*Problem to work on:*
Count the lines in the records below that contain the word "Fraction", and give only that count.

Stored data entries:
<<<<

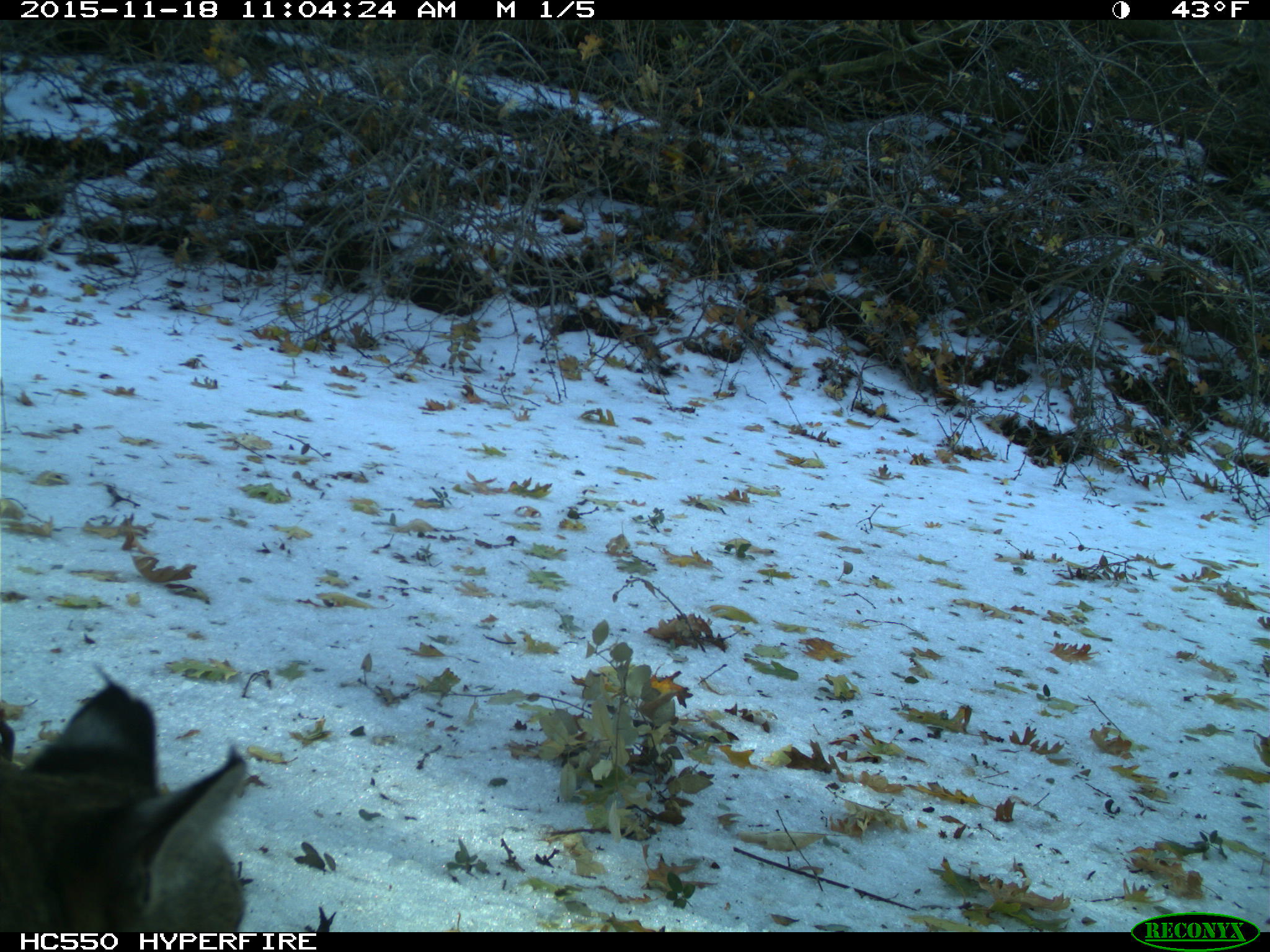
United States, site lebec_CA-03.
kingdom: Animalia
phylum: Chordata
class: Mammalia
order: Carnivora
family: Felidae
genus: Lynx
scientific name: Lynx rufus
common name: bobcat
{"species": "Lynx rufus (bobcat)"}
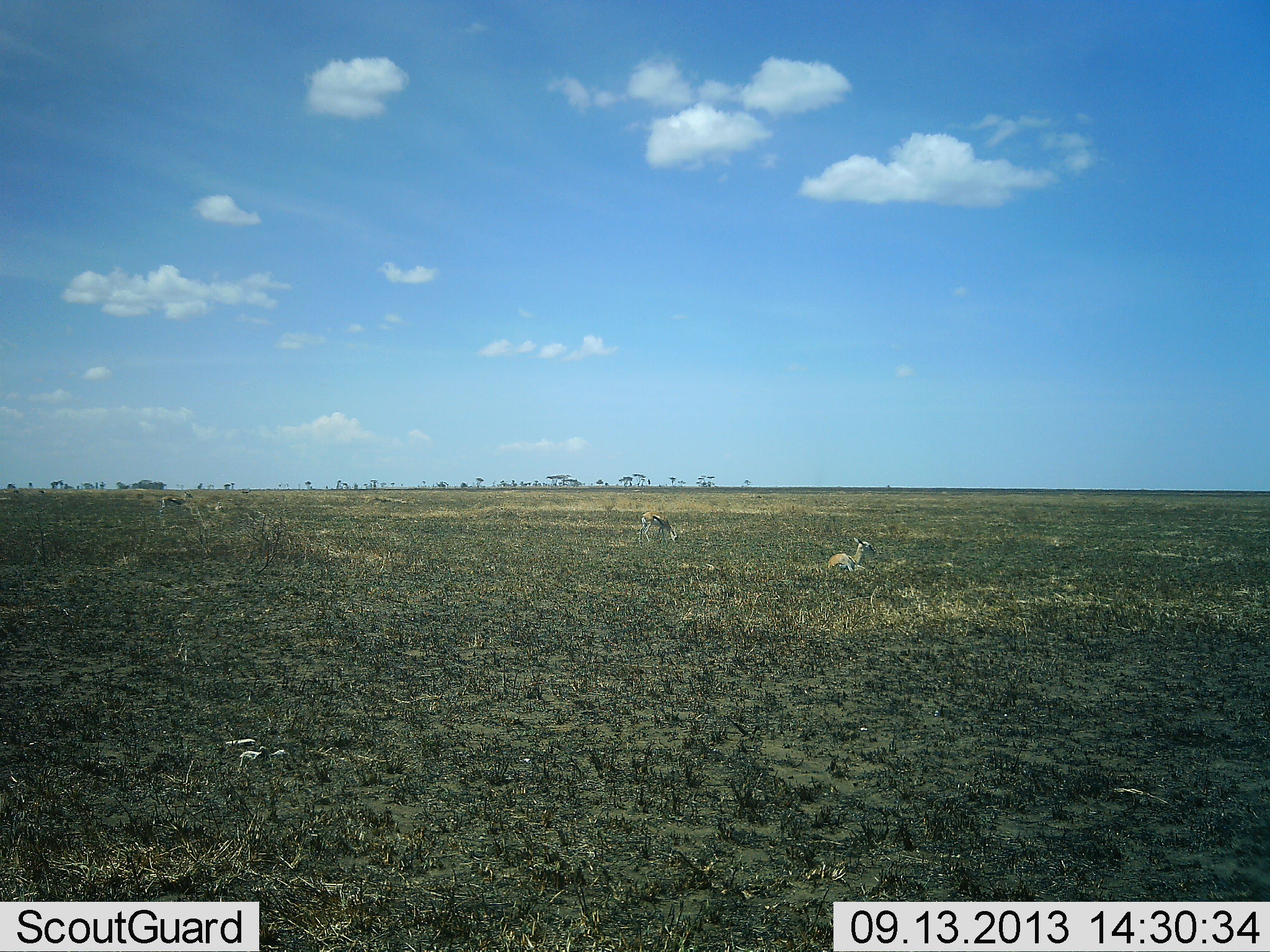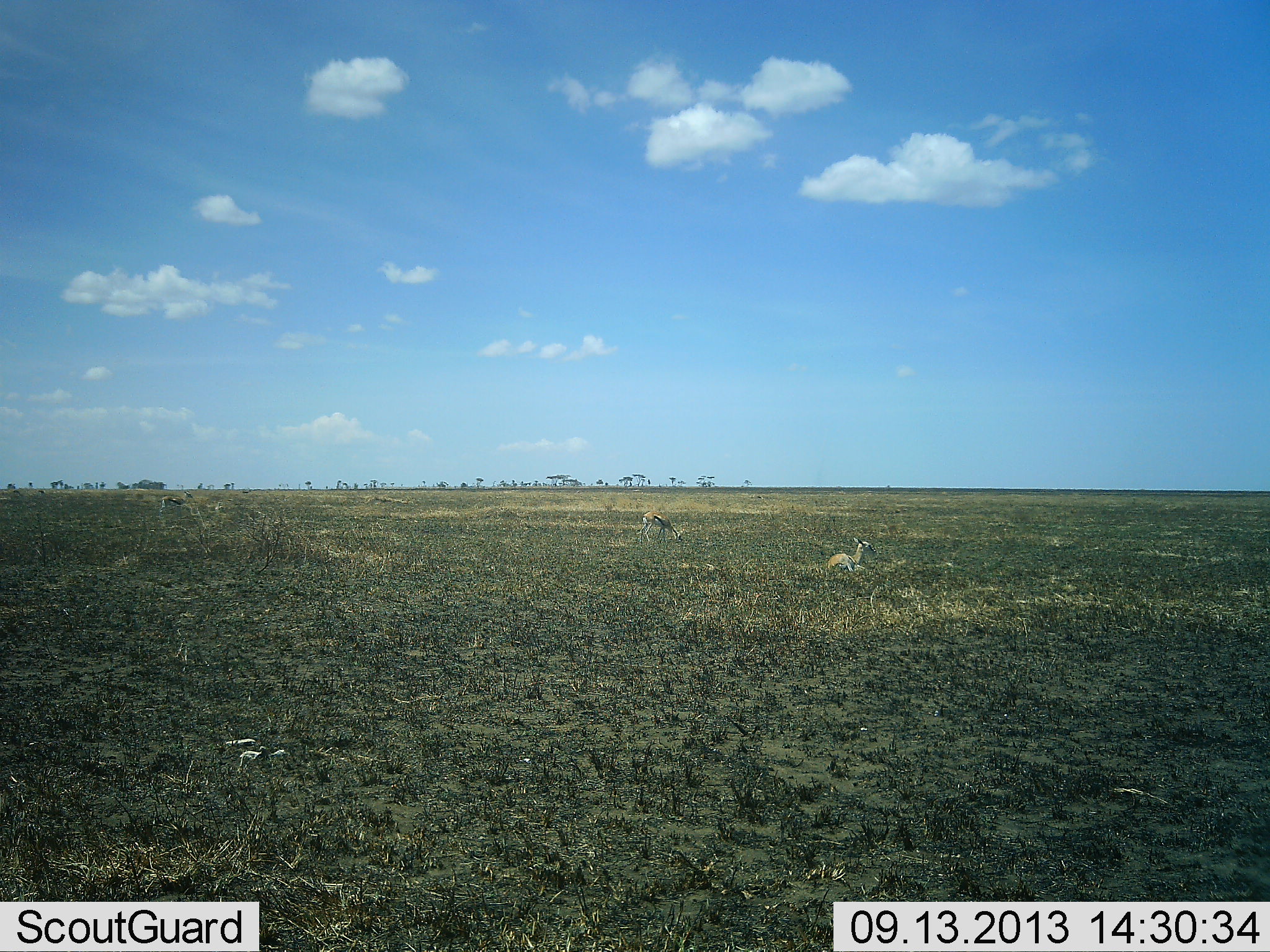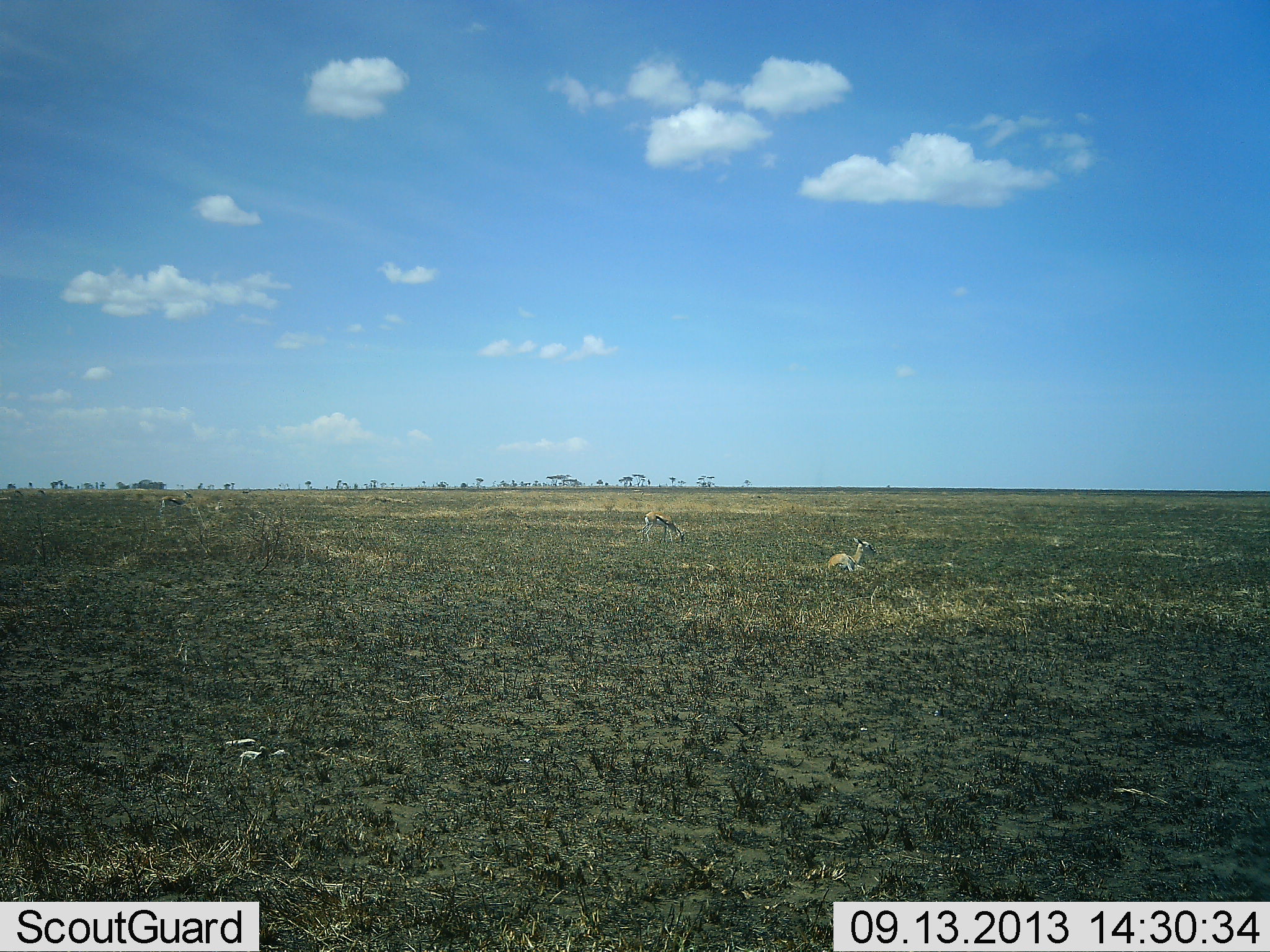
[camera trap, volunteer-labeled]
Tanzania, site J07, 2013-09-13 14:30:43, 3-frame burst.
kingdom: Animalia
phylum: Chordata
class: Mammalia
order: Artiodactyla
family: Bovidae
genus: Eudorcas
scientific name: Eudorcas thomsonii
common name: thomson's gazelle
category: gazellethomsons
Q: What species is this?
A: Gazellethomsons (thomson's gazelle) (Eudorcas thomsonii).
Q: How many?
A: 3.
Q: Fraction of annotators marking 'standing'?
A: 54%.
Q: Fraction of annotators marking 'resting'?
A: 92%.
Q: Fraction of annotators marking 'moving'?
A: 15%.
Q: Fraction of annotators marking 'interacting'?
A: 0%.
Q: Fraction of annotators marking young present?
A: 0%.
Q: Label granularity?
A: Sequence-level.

>>>>

*Output for this exercise:*
5